At first glance it may appear that all these policy objectives are consistent with one another, however conflicts do arise. The objective of price stability can conflict with the objectives of interest rate stability and full employment (at least in the short-run) because as an economy grows and unemployment declines, this may result in inflationary pressures forcing up interest rates. If the monetary authorities do not let interest rates increase this could fuel inflationary pressures, yet if they do increase rates then unemployment may occur. These sorts of conflicts create difficulties for the authorities in conducting monetary and other macroeconomic policy.

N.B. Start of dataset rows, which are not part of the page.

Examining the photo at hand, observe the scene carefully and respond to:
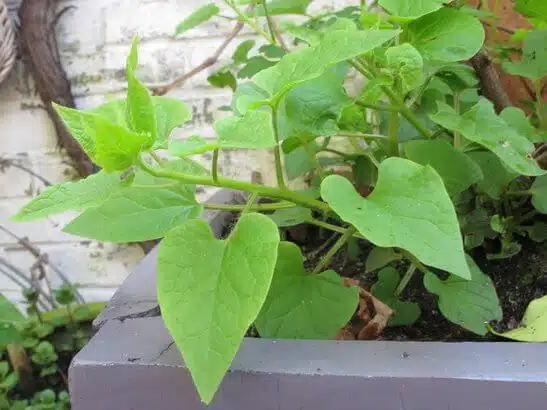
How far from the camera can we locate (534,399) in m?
0.28

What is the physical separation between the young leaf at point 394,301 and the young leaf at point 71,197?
244mm

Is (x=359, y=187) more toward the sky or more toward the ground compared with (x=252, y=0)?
more toward the ground

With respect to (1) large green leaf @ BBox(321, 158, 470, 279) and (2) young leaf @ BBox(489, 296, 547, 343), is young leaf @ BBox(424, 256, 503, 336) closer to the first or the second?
(2) young leaf @ BBox(489, 296, 547, 343)

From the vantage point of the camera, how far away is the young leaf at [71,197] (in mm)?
307

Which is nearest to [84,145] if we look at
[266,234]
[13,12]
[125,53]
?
[266,234]

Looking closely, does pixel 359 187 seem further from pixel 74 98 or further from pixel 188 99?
pixel 74 98

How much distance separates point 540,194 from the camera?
47 centimetres

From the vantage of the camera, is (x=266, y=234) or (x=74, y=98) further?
(x=74, y=98)

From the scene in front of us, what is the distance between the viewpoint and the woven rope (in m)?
1.01

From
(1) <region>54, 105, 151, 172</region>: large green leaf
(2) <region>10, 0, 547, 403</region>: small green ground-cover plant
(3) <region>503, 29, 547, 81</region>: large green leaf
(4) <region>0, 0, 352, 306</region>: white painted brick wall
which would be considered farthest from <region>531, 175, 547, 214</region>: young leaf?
(4) <region>0, 0, 352, 306</region>: white painted brick wall

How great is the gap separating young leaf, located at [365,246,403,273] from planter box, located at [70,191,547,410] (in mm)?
158

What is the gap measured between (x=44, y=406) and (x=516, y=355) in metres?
A: 0.79

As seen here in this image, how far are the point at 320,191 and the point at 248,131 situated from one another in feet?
0.22

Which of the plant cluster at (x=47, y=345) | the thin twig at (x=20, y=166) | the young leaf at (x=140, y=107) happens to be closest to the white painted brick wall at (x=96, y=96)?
the thin twig at (x=20, y=166)
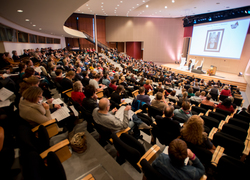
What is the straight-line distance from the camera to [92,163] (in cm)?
208

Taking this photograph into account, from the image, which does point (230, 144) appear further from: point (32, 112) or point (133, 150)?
point (32, 112)

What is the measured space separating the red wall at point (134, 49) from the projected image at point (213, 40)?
11.2 m

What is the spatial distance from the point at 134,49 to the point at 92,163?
22737 millimetres

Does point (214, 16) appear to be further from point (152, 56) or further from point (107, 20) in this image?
point (107, 20)

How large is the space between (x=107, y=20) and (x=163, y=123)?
2226 cm

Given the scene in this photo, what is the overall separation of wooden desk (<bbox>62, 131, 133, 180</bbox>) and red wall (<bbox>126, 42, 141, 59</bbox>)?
73.3 feet

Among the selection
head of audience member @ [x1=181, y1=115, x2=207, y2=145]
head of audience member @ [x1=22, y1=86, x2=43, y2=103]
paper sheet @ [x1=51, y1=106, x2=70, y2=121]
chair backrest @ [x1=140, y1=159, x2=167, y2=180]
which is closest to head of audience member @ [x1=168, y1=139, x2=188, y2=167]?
chair backrest @ [x1=140, y1=159, x2=167, y2=180]

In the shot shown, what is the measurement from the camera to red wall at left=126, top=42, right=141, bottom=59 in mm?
22919

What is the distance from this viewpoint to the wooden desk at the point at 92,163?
1893mm

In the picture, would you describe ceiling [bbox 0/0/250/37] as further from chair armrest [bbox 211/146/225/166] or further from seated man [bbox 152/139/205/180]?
chair armrest [bbox 211/146/225/166]

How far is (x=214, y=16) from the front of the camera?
43.7 feet

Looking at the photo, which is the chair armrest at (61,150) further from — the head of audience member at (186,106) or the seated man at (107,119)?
the head of audience member at (186,106)

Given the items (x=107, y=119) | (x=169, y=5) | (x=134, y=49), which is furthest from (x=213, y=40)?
(x=107, y=119)

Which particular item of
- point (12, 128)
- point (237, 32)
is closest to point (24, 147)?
point (12, 128)
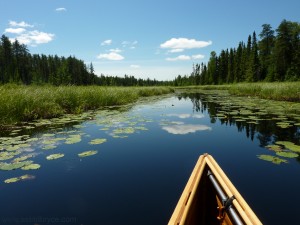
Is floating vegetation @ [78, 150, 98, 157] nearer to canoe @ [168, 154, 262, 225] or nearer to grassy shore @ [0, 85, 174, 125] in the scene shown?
canoe @ [168, 154, 262, 225]

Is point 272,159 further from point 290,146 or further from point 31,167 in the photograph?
point 31,167

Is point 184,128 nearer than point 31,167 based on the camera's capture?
No

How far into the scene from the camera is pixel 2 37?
67.9 m

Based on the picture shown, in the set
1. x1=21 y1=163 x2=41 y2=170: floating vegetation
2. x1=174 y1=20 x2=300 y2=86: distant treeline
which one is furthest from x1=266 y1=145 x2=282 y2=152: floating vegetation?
x1=174 y1=20 x2=300 y2=86: distant treeline

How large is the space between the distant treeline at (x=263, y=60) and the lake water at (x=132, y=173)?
39912mm

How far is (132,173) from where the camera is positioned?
465cm

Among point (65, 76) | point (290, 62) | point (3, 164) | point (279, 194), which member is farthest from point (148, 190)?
point (65, 76)

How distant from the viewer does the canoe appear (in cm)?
202

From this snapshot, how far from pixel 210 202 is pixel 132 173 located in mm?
2161

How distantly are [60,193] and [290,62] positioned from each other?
2000 inches

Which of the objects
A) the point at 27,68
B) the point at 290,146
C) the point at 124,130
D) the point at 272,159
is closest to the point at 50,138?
the point at 124,130

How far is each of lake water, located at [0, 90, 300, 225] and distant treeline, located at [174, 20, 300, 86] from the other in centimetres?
3991

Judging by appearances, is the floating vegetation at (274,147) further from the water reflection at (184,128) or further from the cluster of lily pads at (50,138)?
the cluster of lily pads at (50,138)

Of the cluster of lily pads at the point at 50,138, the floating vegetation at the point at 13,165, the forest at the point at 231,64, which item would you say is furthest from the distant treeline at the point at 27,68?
the floating vegetation at the point at 13,165
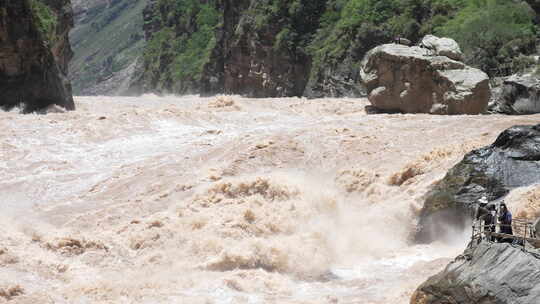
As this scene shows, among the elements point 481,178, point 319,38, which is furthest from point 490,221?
point 319,38

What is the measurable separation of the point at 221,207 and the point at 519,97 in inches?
515

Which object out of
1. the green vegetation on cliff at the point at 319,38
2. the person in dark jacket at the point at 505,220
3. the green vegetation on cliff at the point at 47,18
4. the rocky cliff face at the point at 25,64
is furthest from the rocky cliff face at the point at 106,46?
the person in dark jacket at the point at 505,220

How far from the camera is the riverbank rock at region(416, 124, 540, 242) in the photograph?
14672 mm


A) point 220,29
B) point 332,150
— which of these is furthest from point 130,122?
point 220,29

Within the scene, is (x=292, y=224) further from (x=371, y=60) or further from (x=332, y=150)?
(x=371, y=60)

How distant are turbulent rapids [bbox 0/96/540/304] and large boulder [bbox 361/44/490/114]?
150 cm

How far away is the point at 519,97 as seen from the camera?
80.6 ft

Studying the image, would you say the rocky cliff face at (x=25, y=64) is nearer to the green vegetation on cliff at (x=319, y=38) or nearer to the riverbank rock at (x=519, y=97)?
the green vegetation on cliff at (x=319, y=38)

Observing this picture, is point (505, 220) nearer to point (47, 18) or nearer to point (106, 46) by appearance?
point (47, 18)

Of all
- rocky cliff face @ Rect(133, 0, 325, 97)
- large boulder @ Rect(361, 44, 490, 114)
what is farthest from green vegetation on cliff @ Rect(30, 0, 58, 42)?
large boulder @ Rect(361, 44, 490, 114)

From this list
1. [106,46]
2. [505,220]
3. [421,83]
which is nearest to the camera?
[505,220]

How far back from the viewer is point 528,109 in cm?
2408

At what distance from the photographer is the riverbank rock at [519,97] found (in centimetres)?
2397

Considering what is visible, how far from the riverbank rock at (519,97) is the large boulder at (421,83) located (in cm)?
74
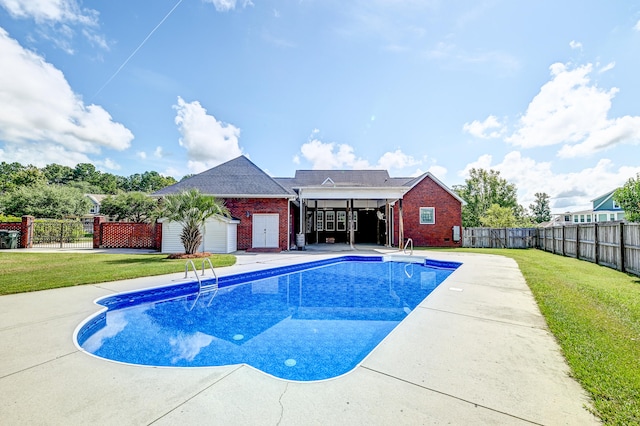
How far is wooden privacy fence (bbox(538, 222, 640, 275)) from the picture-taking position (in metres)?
8.59

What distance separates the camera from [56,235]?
18.9 metres

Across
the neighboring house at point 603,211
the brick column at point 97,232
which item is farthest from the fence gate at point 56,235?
the neighboring house at point 603,211

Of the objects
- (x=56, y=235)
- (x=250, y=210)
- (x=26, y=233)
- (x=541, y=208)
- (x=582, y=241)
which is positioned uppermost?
(x=541, y=208)

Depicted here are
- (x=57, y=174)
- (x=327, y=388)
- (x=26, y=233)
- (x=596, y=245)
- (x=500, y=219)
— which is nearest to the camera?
(x=327, y=388)

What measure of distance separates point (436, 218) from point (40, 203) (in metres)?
37.6

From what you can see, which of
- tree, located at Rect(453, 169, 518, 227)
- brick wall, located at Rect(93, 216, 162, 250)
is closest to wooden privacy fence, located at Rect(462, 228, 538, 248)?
tree, located at Rect(453, 169, 518, 227)

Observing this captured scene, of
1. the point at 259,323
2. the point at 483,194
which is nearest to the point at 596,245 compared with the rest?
the point at 259,323

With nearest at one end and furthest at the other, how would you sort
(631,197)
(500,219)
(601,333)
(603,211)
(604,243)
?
1. (601,333)
2. (604,243)
3. (631,197)
4. (500,219)
5. (603,211)

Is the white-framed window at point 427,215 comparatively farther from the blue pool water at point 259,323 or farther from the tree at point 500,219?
the tree at point 500,219

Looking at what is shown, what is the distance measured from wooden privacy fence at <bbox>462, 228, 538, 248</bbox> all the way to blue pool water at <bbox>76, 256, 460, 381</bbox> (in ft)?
46.3

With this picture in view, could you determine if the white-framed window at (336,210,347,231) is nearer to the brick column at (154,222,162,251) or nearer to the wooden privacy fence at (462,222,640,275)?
the wooden privacy fence at (462,222,640,275)

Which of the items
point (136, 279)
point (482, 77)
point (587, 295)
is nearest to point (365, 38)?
point (482, 77)

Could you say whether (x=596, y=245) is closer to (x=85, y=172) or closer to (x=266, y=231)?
(x=266, y=231)

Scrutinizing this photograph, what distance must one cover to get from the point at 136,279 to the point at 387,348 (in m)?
6.83
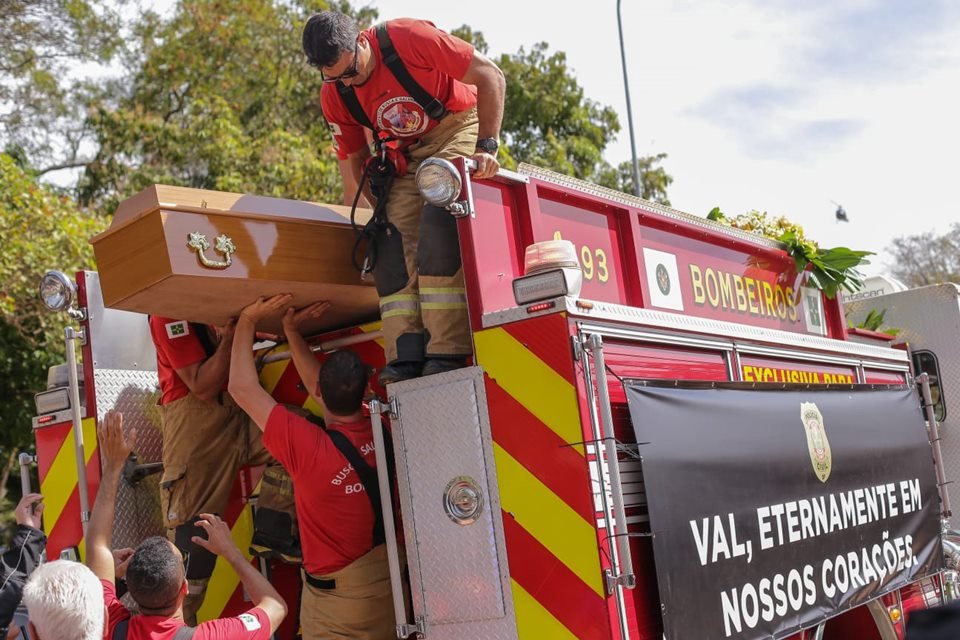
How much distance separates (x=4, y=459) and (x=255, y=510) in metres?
12.4

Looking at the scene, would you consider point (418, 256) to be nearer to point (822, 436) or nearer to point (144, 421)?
point (144, 421)

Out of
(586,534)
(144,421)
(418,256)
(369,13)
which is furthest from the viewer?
(369,13)

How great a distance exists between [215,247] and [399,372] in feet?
2.73

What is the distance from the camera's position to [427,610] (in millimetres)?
3688

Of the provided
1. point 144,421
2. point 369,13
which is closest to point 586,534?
point 144,421

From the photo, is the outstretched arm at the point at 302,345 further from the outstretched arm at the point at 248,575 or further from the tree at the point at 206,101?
the tree at the point at 206,101

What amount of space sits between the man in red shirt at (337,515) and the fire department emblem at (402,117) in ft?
3.11

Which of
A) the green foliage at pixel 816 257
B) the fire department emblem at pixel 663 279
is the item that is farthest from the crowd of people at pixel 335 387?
the green foliage at pixel 816 257

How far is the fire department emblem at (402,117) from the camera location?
4.27 metres

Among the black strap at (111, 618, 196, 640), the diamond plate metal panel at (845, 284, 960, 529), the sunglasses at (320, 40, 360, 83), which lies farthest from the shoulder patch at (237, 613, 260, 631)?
the diamond plate metal panel at (845, 284, 960, 529)

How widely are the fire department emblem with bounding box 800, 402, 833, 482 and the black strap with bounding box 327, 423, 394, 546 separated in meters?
1.98

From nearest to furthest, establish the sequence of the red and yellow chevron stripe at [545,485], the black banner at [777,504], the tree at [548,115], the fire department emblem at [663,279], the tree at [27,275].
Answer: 1. the red and yellow chevron stripe at [545,485]
2. the black banner at [777,504]
3. the fire department emblem at [663,279]
4. the tree at [27,275]
5. the tree at [548,115]

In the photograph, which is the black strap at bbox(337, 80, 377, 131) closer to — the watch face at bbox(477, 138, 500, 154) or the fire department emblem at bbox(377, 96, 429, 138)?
the fire department emblem at bbox(377, 96, 429, 138)

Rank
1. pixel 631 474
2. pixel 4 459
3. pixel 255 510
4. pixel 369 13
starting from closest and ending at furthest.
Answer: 1. pixel 631 474
2. pixel 255 510
3. pixel 4 459
4. pixel 369 13
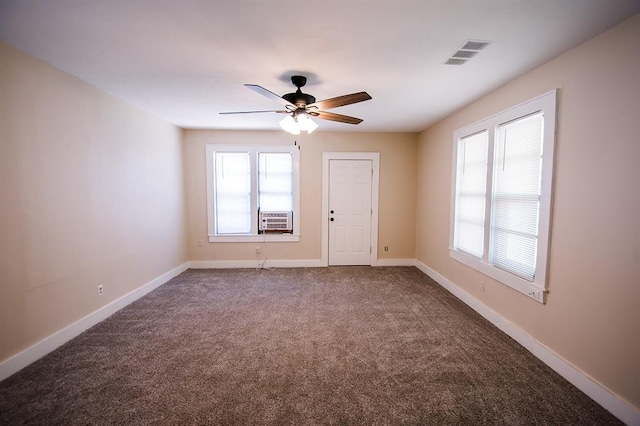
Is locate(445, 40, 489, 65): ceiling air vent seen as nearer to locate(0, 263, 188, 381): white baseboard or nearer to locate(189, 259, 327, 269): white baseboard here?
locate(189, 259, 327, 269): white baseboard

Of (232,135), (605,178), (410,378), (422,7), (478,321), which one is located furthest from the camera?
(232,135)

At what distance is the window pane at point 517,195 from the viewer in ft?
7.61

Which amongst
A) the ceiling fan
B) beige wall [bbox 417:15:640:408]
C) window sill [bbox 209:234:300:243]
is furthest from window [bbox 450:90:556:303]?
window sill [bbox 209:234:300:243]

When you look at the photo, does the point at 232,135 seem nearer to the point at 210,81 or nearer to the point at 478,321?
the point at 210,81

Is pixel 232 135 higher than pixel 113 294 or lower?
higher

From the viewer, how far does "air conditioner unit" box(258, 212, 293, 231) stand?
4.68 m

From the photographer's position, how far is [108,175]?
2883 millimetres

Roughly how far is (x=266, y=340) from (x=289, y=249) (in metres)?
2.44

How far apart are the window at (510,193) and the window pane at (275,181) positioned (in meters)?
2.77

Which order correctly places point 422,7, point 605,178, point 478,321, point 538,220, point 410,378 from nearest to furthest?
point 422,7 → point 605,178 → point 410,378 → point 538,220 → point 478,321

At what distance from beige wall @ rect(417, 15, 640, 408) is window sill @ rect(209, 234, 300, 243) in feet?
11.3

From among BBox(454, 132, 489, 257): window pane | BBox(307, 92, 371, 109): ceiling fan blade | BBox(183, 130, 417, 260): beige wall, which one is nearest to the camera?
BBox(307, 92, 371, 109): ceiling fan blade

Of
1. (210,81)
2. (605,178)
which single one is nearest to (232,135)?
(210,81)

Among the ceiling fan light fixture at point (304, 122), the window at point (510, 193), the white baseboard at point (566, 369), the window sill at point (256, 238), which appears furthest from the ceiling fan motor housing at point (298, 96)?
the white baseboard at point (566, 369)
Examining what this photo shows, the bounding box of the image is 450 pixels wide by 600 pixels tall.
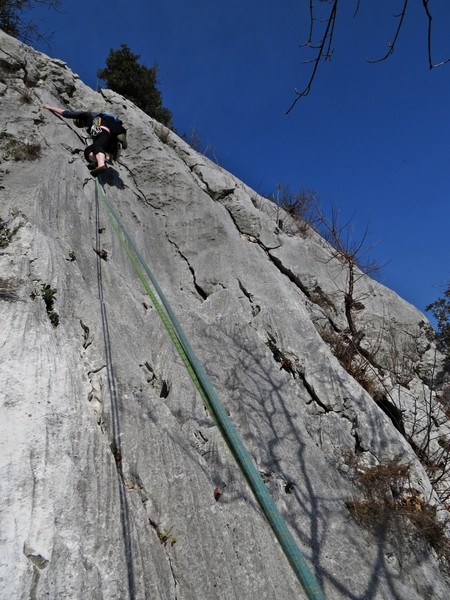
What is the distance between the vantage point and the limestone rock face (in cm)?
278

Typically, the most important long-term monetary target of a central bank is price stability that implies low and stable inflation levels. Such a long-term goal can only be attained by setting short-term operational targets. Operational targets are usually necessary to achieve a particular level of interest rates, commercial banks‟ reserves or exchange rates. Often they are complemented by intermediate targets such as a certain level of long-term interest rates or broad money growth (monetary aggregates). In choosing the intermediate targets, policymakers should take into account the stability of money demand and the controllability of the money aggregate. The chosen target should also be a good indicator of the effect of the monetary policy decision on the price stability target.